Scatterplots Chapter 6.1 Notes
~Relationships between variables are often at the heart of what we would like to learn from data. · Are grades actually higher than they used to be? · Do people tend to reach puberty at a younger age than in previous generations? · Does applying strong magnets to parts of the body relieve pain? If so, are stronger magnets more effective? · Do students learn better with the use of computer technology? ~Questions like these relate two quantitative variables and ask whether there is an association between them.
Scatterplot - A graph of the relationship between 2 variables If you suspect that the changes in one variable explains the changes in the other variable, then label each axis accordingly x axis (explanatory variable or independent variable) y axis (response variable or dependent variable) **If there is no distinction then either variable can go on either axis.
Explanatory vs Response Examples – ~Can we view one of the variables as explanatory (independent) and the other as a response (dependent) variable? If so, which is which? a. The amount of time spent studying for a statistics exam and the grade on the exam b. The weight in kilograms and height in centimeters of a person c. Inches of rain in the growing season and the yield of corn in bushels per acre d. A student’s score on the SAT math exam and the SAT verbal exam e. A family’s income and the years of education their eldest child completes
Examining a Scatterplot ~Look for overall pattern and striking deviations from the pattern. 1. Form · Straight line (linear) - will appear as a cloud or swarm of points stretched out in a generally consistent, straight form · Are there clusters? (there can be curved patterns but we will not focus on those) 2. Direction · Positive - slopes upward from left to right · Negative - slope downward from left to right
3. Strength Strong - if the points lie close to a straight line Moderate - not close to a straight line but not widely scattered Weak – if the points are widely scattered about a line 4. Outliers – any deviation from the rest of the data
Correlation (r) – how we measure the strength of a scatterplot · Describes the direction and strength of a straight-line relationship (does not describe curved relationships) · Positive association – positive “r” value ; scatterplot slopes upward as we move from left to right · Negative association - negative “r” value; scatterplot slopes downward from left to right
The correlation “r” always falls between -1 and 1 strength increases as “r” moves toward either -1 or 1 When “r” is near zero (0) - very weak relationship; points do not lie close to a straight line When “r” is close to -1 or 1 – a strong relationship; points lie close to a straight line When “r” = -1 or 1 - occurs only when points lie exactly on straight line (very rare) Other information about “r” If we change units (inches vs. centimeters) “r” does not change because standard scores are used “r” has no units “r” will not change even if we reverse our explanatory and response variables “r” is strongly affected by outliers (like as with mean and standard deviation)

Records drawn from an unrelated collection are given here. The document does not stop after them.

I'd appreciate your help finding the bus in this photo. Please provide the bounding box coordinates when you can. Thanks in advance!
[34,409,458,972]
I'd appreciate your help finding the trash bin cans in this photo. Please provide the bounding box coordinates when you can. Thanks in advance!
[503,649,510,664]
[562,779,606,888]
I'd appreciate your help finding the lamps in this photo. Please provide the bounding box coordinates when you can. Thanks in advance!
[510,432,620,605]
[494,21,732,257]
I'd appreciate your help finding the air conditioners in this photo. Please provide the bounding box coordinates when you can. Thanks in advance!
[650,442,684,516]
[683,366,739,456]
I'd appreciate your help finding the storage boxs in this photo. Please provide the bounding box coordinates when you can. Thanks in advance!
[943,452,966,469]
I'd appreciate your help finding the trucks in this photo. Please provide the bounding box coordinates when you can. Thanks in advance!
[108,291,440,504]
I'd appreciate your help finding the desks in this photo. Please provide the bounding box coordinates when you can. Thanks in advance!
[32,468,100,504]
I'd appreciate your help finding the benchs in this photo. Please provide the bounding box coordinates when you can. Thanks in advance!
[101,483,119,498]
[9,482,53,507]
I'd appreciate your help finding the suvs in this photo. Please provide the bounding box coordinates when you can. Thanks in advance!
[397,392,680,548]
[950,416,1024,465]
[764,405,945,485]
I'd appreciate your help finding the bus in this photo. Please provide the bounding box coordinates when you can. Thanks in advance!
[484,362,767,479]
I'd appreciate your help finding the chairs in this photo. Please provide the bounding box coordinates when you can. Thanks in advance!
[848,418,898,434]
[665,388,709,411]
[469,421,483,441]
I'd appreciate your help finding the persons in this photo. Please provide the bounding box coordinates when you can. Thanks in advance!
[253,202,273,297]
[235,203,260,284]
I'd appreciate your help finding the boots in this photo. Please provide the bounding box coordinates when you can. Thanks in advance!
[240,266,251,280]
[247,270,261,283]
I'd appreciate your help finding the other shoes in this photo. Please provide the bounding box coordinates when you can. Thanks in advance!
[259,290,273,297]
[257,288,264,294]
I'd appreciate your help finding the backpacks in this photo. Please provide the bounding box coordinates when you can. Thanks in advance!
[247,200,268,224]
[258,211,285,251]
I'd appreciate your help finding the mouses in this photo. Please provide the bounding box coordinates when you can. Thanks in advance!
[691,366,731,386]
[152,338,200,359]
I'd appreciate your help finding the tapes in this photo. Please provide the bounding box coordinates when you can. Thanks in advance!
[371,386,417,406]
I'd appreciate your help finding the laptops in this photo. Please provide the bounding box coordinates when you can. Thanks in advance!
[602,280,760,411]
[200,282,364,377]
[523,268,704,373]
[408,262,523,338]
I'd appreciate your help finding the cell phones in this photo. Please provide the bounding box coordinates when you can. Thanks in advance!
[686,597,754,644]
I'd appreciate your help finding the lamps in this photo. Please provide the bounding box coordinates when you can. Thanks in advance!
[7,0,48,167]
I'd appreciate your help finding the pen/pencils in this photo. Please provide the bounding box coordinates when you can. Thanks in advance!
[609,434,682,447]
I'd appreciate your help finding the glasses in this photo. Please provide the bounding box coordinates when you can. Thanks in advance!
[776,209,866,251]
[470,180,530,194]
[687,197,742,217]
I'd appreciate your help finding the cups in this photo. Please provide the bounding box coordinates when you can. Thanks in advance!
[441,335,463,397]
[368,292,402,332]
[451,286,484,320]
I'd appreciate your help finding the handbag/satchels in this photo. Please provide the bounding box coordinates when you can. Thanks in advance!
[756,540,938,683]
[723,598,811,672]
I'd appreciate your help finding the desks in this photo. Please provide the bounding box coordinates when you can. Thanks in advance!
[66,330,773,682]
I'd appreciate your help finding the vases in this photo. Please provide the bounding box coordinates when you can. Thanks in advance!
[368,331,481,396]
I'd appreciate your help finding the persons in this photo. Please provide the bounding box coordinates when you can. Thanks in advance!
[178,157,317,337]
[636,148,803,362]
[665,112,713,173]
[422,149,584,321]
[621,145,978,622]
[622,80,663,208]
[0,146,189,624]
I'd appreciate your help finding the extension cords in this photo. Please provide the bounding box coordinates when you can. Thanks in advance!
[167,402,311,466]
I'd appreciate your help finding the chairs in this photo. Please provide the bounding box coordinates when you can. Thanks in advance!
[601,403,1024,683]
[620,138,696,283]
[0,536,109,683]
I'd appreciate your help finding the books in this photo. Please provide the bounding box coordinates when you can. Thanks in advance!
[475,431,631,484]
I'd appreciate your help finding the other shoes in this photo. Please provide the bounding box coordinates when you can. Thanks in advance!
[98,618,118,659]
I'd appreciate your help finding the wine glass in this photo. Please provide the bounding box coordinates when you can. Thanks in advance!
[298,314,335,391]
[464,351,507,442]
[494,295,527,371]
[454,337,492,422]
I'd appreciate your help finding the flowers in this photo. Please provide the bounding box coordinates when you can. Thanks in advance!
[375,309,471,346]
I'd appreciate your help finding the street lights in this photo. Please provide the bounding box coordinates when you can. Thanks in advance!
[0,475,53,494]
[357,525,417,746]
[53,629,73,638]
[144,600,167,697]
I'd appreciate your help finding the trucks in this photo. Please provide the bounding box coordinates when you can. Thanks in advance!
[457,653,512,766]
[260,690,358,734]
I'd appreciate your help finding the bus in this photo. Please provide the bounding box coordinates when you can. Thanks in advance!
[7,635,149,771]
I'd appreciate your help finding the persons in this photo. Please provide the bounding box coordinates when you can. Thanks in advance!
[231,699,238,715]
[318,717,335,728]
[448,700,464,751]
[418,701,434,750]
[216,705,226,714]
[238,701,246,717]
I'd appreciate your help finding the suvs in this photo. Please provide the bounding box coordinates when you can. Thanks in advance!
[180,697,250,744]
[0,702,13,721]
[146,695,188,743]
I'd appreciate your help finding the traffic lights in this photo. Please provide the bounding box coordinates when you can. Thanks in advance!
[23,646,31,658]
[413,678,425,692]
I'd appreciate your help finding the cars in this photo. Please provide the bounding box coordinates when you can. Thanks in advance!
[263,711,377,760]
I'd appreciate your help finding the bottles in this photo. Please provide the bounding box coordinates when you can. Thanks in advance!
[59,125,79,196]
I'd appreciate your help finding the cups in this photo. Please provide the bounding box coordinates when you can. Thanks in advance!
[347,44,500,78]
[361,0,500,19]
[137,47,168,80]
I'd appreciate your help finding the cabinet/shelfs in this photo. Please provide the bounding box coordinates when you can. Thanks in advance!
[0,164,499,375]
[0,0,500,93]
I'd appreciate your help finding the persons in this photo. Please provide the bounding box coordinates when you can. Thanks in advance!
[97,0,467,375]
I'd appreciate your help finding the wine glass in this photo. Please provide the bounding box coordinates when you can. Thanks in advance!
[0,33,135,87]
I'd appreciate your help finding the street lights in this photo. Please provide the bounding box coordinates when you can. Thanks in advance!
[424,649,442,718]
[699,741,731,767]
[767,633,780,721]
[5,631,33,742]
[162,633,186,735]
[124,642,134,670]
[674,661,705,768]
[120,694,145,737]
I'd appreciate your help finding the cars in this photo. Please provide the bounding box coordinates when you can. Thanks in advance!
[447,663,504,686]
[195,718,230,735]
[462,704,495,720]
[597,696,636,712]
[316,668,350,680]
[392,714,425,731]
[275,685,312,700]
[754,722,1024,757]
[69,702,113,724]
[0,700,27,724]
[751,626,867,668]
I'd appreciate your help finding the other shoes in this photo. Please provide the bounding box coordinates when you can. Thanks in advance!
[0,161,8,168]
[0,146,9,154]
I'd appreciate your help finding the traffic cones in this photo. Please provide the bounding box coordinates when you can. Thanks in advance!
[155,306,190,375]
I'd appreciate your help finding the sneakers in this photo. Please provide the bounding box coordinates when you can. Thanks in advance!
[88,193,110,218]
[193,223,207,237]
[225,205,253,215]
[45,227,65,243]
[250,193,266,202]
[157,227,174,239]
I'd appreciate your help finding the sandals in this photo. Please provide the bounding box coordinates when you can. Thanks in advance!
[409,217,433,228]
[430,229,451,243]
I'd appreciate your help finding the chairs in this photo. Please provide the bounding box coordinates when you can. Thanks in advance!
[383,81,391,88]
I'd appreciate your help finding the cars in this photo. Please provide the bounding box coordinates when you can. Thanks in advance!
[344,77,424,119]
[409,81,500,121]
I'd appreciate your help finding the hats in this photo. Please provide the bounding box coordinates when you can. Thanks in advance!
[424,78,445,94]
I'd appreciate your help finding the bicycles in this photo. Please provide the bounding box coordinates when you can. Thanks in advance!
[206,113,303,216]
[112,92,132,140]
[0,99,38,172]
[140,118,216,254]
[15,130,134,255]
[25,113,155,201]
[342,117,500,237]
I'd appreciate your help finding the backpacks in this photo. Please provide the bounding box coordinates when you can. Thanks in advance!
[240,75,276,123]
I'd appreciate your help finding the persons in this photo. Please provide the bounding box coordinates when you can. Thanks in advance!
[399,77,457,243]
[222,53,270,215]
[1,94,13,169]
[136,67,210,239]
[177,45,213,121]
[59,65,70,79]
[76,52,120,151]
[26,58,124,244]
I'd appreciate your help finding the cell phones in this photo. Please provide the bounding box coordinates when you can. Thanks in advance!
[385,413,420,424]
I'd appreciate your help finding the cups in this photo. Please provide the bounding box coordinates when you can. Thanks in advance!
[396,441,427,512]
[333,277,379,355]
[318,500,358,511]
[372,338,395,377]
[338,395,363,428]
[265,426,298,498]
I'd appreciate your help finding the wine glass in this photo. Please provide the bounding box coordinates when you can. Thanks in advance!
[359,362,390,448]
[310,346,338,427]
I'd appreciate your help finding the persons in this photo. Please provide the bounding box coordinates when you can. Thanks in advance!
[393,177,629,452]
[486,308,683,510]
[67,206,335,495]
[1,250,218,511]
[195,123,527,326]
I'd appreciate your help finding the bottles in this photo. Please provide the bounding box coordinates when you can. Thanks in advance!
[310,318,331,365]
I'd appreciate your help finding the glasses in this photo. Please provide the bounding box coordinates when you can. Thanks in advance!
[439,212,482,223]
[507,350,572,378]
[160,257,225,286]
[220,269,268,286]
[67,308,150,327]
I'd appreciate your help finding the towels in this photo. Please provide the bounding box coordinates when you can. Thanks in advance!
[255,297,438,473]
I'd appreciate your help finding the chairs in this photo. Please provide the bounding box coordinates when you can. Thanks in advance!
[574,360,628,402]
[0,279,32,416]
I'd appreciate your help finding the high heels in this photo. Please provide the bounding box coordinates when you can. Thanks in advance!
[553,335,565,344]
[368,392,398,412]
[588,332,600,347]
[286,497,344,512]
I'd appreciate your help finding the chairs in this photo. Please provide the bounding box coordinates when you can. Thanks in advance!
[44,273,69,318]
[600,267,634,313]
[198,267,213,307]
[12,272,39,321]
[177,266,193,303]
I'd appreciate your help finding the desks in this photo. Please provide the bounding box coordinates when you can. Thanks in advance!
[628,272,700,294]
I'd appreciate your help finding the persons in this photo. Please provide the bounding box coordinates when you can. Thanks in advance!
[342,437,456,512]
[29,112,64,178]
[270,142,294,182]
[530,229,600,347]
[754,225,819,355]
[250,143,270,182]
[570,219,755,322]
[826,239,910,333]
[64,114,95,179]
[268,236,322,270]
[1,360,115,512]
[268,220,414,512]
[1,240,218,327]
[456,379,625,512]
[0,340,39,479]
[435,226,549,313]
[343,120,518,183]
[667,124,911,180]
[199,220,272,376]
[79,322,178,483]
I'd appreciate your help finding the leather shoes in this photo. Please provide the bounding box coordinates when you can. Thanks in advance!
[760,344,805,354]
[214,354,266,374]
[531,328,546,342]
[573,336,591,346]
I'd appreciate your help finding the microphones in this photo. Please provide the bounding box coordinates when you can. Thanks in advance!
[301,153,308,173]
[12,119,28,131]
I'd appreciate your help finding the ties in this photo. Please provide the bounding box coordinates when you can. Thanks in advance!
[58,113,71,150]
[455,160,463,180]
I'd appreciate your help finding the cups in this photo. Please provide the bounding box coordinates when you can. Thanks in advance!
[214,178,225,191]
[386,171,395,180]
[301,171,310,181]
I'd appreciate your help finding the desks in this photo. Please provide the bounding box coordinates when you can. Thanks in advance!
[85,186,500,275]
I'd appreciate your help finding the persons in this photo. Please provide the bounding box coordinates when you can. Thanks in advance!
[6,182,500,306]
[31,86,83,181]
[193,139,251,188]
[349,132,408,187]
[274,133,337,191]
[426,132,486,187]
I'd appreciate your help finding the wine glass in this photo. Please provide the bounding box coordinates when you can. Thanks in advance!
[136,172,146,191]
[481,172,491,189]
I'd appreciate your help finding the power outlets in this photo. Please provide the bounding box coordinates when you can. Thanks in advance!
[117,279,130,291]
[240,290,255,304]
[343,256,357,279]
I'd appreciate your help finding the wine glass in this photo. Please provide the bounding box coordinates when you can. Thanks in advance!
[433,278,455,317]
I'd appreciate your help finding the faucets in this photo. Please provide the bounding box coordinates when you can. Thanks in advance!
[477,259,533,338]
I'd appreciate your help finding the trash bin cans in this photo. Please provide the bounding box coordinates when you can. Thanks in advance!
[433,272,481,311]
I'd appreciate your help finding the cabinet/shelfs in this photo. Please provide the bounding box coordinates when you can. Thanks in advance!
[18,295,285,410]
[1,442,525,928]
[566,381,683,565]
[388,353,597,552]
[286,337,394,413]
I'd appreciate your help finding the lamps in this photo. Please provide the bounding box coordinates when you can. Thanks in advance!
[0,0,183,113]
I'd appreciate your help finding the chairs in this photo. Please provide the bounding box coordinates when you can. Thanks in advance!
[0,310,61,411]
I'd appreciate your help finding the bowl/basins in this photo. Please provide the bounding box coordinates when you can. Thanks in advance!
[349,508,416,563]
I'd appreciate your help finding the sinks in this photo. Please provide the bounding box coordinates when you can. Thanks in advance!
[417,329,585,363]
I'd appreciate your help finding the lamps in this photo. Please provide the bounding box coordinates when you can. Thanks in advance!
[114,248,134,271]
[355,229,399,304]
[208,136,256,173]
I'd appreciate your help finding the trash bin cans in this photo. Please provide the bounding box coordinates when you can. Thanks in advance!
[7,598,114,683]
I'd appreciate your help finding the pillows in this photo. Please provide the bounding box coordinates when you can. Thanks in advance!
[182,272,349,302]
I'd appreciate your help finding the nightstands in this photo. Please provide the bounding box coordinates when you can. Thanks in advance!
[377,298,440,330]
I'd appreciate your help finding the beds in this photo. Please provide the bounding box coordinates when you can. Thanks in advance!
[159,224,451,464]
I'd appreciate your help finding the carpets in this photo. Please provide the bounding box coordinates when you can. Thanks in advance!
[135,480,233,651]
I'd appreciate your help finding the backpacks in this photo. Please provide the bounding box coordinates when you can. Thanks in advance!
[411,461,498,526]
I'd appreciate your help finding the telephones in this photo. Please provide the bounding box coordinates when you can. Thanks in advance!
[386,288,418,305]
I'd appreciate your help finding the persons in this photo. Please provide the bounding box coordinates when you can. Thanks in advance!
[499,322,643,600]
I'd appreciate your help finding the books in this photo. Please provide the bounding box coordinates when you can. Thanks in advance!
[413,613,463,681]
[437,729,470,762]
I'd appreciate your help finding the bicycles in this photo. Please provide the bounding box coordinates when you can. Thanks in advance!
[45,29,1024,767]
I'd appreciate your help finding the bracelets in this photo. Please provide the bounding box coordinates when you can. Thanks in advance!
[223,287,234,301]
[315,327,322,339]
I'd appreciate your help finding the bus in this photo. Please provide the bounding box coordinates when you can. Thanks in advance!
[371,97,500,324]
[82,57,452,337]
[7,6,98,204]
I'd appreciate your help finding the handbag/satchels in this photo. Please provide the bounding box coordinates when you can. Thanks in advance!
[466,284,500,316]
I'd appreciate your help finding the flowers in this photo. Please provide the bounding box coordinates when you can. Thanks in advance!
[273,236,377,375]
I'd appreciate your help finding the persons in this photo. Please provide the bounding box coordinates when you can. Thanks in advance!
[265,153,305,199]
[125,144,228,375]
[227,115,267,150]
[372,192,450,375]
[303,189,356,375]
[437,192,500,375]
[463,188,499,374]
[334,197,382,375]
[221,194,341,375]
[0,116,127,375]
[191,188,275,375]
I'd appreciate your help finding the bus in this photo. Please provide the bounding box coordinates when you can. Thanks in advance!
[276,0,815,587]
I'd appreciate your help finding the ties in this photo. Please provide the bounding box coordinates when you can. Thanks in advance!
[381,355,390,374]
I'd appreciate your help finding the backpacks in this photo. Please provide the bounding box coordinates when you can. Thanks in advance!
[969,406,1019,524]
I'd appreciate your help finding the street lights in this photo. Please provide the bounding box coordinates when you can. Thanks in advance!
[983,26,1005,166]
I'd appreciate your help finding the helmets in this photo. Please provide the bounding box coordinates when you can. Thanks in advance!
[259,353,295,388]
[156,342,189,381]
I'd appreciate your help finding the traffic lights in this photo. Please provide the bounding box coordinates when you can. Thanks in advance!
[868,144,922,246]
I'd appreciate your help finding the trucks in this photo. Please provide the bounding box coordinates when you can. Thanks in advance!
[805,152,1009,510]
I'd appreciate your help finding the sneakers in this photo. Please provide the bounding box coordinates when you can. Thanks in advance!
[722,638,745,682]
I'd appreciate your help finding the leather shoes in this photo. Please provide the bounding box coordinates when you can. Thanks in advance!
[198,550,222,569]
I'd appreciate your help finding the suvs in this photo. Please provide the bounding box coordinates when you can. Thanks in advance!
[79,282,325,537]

r-squared r-squared is the statistical measure of how well a regression line (line of best fit) approximates real data points Example: Lets say we are trying to find a relationship between time spent studying and grades on a test. Assume that r = .89, then r-squared = .79 The fact that r = .89 tells us that we have a strong relationship between time spent studying and scores on a test. (i.e. the more a student studies the better score they will get) r-squared = .79 tells us that 79% of the variation of scores on a test can be explained by time spent studying.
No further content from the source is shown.